What is the world’s best profession? Experts in the gospel will tell you that a vocation involving hard work and serving others is the most fulfilling. Experts in the ultimately make-believe world of real life will try to convince you that working as few hours as possible for as much money as possible should be your goal. A recent superficial, completely speculative study completed by the crack research staff at the Mormon Third Eye, however, has concluded that almost instant appreciation for a job done well in the form of clapping or applause truly qualifies as an essential element of the world’s best work.
On your next hot chocolate break at the office, while you’re waiting for the copier get fixed and your boss or assistant or co-worker to get off the phone so you can hold yet another meeting about the project that’s not going so well, daydream about employment where you are routinely applauded for your job performance. Better yet, what about receiving applause BEFORE you do the work? How would that be?
I have not described an imaginary world. Exhaustive MTE research revealed at least four professions where workers receive applause for what they do: athletes, movie stars, toy ladies, and maternity ward nurses. There may be more.
We’ve all clapped for athletes and movie stars. However, I knew a work-at home mom who ran a part-time home business for several years that involved setting up vending machines at pediatric dentist offices and elementary schools dispensing toys in exchange for tokens. Dentists and teachers would award children with “good student” or “good patient” tokens which could be used to purchase small toys from the machine. She kept a small inventory of tiny toys in her basement, and routinely spent a few afternoons a week visiting offices and schools to fill the “treasure towers” with toys and sell tokens to dentists and educators. It provided very modest “furniture income,” enough to fix the furnace, go out to eat, and other minor necessities, but the real income was psychic: often, when she walked into an office or school to refill the towers, she would receive rousing rounds of applause. She was bringing them toys! Everybody loves the toy lady!

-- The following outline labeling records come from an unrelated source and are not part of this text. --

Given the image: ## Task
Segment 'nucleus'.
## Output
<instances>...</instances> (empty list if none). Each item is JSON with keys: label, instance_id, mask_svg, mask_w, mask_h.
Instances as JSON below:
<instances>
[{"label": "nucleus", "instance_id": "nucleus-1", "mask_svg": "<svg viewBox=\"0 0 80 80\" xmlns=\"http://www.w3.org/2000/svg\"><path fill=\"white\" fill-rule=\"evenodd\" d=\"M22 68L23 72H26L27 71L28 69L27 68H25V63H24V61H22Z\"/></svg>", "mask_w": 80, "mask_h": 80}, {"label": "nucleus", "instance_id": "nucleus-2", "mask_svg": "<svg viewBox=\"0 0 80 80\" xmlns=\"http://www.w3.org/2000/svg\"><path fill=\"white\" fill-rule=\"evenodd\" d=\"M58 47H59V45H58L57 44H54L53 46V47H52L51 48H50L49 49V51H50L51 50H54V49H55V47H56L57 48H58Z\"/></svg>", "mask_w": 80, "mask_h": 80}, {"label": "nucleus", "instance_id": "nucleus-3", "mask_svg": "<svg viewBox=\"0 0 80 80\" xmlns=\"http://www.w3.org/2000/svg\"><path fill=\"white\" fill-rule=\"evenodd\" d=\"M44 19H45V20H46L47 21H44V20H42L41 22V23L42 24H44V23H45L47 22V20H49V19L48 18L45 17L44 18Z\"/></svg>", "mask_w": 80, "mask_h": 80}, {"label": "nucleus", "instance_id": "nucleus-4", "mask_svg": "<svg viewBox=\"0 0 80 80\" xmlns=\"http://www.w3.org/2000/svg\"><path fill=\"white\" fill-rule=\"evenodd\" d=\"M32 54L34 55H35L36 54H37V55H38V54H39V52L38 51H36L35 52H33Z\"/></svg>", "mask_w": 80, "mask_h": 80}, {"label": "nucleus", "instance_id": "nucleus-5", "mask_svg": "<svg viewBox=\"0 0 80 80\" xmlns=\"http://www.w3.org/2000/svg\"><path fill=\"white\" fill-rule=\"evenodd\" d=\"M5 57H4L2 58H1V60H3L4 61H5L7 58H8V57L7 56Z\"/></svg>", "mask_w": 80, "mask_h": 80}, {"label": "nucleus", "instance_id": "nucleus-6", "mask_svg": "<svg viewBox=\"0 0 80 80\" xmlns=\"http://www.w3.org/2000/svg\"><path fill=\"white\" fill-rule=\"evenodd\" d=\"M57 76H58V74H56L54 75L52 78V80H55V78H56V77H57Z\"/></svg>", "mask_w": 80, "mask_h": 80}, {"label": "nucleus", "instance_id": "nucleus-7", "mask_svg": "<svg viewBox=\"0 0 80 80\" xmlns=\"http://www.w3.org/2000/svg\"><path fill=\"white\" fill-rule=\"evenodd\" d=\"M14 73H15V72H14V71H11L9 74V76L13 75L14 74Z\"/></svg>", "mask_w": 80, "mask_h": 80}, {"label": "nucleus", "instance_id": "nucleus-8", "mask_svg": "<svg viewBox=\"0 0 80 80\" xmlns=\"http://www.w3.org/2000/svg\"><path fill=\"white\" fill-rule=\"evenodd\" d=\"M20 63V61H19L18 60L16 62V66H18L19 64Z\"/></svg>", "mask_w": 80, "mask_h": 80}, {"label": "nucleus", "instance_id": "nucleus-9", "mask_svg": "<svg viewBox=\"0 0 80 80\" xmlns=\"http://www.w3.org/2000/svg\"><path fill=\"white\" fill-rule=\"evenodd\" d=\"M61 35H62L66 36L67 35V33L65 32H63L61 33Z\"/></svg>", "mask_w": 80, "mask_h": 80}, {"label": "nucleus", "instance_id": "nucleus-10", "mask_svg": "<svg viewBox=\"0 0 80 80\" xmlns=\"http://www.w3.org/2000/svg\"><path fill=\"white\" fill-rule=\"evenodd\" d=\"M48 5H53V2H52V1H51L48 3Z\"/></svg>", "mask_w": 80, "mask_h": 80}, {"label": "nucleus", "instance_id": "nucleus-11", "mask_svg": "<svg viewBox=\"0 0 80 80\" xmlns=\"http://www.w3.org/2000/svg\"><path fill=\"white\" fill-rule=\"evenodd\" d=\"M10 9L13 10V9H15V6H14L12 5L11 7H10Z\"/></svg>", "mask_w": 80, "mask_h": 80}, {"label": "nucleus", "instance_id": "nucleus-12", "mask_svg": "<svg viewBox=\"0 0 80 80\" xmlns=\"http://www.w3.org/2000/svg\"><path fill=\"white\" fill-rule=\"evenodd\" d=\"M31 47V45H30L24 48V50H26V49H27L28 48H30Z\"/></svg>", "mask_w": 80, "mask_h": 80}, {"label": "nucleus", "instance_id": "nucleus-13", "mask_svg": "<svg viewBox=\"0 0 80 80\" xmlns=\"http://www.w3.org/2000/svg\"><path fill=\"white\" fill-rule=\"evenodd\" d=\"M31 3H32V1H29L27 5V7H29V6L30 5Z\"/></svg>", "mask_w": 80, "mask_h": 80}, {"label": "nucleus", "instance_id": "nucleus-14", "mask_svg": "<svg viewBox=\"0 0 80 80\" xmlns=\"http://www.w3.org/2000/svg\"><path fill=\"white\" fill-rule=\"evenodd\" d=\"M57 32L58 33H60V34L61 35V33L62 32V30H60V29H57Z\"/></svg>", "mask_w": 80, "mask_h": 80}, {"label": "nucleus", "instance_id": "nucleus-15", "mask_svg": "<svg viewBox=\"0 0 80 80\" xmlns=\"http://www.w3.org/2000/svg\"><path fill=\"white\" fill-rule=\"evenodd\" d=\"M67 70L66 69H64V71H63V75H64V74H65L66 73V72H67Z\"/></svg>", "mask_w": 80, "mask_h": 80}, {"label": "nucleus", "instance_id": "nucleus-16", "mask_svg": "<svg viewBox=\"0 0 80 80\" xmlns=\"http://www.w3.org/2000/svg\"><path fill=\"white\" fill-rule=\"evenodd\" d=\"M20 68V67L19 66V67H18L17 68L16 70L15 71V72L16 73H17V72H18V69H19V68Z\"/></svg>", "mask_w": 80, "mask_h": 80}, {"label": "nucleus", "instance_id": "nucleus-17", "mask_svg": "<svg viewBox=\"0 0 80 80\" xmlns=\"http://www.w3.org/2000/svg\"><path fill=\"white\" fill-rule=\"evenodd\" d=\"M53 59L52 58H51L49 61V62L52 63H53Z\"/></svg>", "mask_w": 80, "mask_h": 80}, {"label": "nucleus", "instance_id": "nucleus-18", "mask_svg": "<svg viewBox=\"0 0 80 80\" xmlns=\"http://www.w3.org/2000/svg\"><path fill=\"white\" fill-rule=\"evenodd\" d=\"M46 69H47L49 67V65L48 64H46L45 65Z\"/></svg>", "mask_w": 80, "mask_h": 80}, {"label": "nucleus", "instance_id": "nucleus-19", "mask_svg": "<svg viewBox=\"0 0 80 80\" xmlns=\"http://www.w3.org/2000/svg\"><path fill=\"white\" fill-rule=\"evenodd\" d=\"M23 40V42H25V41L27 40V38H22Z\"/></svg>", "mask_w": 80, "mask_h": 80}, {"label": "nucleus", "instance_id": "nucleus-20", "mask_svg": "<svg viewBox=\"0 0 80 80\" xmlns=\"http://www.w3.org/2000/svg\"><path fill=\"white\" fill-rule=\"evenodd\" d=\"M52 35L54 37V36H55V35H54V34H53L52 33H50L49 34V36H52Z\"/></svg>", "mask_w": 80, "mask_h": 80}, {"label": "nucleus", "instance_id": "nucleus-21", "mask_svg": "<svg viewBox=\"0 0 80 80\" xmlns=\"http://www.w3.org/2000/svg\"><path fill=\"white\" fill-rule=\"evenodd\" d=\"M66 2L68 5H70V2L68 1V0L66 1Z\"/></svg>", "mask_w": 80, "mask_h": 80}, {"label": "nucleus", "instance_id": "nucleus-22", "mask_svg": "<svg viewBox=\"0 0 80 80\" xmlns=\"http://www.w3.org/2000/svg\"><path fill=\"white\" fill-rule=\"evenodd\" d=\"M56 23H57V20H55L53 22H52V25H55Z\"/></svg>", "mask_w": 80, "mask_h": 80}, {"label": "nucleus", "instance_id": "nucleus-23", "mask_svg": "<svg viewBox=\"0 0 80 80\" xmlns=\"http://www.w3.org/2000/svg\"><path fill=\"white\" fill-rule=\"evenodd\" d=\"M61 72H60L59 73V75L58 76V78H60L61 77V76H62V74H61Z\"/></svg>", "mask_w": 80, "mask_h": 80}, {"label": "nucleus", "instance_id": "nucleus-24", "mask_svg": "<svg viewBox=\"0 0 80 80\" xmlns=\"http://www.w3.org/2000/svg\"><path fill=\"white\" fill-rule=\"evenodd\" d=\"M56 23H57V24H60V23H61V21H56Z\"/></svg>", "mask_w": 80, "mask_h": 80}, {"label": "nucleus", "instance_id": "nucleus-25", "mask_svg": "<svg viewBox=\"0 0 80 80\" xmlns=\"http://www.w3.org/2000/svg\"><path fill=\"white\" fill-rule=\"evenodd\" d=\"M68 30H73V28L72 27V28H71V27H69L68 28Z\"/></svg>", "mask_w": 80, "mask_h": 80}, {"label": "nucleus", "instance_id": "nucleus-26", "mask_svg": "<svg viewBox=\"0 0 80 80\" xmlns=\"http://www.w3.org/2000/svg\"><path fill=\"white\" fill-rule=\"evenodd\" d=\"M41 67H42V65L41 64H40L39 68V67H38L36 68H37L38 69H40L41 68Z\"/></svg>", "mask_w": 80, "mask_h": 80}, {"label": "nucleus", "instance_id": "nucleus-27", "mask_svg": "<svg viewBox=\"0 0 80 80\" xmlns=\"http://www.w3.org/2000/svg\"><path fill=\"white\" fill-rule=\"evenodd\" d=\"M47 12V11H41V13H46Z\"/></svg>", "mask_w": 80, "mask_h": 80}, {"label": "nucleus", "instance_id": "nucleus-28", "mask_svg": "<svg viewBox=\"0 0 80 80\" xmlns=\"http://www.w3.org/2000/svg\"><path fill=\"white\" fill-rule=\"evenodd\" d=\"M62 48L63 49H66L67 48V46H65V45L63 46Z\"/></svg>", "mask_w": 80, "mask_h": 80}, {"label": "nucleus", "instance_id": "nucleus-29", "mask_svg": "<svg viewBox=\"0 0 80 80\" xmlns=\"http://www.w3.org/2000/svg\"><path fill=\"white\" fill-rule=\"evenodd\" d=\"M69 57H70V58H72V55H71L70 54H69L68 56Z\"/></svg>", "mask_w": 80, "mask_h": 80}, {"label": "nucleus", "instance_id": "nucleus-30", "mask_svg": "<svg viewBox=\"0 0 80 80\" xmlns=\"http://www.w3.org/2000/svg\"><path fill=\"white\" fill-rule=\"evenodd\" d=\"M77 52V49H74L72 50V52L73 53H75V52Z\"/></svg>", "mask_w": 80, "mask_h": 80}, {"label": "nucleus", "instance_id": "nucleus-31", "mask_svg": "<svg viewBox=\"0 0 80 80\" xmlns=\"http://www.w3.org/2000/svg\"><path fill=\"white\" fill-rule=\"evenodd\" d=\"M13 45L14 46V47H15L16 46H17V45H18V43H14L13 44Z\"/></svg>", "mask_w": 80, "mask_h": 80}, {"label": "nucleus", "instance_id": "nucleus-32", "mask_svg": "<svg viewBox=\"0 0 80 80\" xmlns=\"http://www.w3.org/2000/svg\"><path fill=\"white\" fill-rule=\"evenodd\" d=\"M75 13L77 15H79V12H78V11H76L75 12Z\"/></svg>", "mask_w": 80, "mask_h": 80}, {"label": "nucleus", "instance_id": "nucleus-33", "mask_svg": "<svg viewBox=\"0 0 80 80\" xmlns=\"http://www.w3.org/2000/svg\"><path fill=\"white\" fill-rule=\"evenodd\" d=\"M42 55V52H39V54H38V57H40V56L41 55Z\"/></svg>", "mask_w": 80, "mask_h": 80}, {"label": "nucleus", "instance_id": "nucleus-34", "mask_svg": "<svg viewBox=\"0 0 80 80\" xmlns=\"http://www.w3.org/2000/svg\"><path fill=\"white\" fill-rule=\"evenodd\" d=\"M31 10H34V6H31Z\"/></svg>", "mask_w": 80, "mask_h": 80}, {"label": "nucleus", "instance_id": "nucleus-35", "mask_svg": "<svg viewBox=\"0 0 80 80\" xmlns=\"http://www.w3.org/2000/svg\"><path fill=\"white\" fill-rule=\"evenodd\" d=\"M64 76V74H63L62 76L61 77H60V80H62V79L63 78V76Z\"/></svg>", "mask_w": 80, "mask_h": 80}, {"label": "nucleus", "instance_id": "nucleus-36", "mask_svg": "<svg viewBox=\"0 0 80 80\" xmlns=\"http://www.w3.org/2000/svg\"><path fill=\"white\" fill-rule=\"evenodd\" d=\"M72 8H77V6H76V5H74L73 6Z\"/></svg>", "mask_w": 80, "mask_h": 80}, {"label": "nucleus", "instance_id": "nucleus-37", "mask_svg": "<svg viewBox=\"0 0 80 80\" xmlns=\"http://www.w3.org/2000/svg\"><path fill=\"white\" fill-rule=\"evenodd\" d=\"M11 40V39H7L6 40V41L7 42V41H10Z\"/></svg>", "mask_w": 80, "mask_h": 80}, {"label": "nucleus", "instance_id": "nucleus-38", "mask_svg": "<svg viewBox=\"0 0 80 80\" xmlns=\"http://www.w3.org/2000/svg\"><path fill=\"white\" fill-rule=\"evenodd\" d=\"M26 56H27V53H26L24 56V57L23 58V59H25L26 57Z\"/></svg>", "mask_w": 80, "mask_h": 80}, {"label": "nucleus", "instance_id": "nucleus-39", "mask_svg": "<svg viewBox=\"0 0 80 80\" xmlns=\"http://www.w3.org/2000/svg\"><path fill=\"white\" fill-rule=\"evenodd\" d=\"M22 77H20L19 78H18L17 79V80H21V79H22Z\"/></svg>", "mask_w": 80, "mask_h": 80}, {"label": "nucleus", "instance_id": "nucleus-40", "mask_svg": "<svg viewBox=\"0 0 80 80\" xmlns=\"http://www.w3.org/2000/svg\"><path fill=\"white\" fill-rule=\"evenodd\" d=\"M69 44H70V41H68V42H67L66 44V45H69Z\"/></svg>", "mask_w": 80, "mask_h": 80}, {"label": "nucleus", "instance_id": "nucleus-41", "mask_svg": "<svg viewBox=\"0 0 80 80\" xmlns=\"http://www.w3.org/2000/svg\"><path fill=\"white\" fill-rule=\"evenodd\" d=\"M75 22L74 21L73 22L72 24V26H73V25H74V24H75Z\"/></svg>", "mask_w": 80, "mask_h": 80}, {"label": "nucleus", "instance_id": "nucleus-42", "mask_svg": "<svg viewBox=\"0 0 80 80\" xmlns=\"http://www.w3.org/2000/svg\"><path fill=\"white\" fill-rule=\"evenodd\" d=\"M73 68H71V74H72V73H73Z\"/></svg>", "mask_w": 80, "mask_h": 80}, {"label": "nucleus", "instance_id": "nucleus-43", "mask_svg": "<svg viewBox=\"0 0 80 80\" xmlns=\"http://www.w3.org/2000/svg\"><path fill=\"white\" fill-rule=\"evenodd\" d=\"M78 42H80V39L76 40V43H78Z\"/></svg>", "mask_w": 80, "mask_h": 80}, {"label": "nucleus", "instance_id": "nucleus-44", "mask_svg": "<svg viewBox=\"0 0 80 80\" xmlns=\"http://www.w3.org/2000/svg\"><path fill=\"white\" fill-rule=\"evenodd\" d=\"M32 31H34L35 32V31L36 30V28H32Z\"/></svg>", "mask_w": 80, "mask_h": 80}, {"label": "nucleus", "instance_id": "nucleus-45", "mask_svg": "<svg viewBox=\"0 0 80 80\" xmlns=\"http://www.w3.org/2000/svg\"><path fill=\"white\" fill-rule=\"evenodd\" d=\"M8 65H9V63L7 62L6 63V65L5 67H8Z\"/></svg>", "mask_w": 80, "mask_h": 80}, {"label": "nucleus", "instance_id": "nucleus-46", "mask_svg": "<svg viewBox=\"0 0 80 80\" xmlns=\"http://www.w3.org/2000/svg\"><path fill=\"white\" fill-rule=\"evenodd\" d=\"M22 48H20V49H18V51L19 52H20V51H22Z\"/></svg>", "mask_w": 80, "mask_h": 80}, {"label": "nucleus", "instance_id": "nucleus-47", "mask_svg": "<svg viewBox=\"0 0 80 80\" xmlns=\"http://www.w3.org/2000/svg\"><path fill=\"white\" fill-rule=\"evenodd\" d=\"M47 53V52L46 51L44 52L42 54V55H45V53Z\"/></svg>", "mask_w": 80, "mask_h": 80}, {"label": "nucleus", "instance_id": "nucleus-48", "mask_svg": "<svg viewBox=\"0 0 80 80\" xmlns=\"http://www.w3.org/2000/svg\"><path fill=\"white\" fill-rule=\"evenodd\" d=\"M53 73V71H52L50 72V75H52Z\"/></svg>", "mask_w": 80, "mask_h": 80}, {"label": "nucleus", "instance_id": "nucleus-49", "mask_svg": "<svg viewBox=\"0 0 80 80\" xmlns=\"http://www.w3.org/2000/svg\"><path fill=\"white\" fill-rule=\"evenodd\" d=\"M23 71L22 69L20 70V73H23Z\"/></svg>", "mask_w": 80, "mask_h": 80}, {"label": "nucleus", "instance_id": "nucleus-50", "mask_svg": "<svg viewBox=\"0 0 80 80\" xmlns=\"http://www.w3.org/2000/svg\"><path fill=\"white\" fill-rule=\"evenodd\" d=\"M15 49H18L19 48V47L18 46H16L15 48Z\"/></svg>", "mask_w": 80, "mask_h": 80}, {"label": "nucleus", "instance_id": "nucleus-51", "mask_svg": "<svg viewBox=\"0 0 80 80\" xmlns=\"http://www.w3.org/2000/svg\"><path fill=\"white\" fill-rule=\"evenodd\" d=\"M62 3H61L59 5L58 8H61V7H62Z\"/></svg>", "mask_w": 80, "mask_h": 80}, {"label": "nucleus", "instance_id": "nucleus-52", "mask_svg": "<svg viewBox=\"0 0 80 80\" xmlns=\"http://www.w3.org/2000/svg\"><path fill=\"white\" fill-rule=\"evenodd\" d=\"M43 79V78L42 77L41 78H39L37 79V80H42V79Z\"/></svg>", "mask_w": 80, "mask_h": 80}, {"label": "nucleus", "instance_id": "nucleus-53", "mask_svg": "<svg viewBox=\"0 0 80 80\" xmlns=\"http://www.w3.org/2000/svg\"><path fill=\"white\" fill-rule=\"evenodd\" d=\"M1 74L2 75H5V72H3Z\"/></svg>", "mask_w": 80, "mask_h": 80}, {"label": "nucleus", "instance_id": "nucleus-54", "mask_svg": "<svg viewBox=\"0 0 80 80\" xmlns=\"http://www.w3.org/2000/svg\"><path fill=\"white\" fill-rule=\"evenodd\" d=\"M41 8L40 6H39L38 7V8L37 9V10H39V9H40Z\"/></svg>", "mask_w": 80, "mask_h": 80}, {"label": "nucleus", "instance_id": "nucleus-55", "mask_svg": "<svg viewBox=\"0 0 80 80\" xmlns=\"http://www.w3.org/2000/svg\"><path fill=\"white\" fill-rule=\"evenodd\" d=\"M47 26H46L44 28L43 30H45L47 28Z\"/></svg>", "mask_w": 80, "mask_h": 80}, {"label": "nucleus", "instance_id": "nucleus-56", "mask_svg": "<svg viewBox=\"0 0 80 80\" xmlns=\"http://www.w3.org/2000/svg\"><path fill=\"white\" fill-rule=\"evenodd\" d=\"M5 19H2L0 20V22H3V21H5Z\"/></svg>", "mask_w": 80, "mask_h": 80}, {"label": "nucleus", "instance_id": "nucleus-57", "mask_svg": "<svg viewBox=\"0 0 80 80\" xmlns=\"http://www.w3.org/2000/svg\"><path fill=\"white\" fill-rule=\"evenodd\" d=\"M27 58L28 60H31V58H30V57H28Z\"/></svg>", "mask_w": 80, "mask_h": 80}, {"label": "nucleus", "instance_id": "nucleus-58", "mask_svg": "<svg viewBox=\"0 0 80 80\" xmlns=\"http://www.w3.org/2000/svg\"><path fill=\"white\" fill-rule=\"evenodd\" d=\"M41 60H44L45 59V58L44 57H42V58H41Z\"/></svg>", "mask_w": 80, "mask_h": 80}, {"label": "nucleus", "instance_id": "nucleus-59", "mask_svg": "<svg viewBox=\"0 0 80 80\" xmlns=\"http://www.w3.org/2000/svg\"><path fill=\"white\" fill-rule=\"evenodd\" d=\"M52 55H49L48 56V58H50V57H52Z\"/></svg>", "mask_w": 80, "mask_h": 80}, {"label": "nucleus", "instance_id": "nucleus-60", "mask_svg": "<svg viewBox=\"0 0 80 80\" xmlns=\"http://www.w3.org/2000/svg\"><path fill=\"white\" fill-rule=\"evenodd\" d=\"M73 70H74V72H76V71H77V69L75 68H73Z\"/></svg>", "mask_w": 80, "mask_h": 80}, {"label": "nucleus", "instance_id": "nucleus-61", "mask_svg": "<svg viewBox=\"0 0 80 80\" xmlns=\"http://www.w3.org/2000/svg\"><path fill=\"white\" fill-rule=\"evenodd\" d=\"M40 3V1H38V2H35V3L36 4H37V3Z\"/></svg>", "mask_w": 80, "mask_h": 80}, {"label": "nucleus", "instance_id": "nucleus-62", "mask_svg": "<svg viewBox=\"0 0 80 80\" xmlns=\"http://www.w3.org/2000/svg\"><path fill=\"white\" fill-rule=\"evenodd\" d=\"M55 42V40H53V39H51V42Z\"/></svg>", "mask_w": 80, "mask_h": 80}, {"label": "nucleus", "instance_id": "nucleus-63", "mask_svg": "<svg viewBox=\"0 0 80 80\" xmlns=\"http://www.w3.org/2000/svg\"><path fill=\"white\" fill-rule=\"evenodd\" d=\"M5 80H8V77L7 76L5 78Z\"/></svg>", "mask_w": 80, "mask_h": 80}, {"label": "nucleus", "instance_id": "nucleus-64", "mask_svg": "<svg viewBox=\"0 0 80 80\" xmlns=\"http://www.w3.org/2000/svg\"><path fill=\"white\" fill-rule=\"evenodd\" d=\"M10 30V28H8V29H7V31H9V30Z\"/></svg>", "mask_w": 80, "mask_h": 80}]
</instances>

I knew another woman who spent almost 30 years as a maternity ward nurse, mostly on the night shift. There were long evenings of sick mothers and lost babies, and tired mornings when she had to slog home and take care of her own family. However, she does remember in the depths of twilight stillness newborn infants wildly enjoying their first gasps of life in their second estate. Their big spirits found it difficult to be trapped in such small bodies, and their only outlet was petite crying accompanied by constantly wiggling and flapping arms and legs. The night nurse liked to imagine that this was their version of applause, the only way they could thank her for taking care of them, and it made her smile.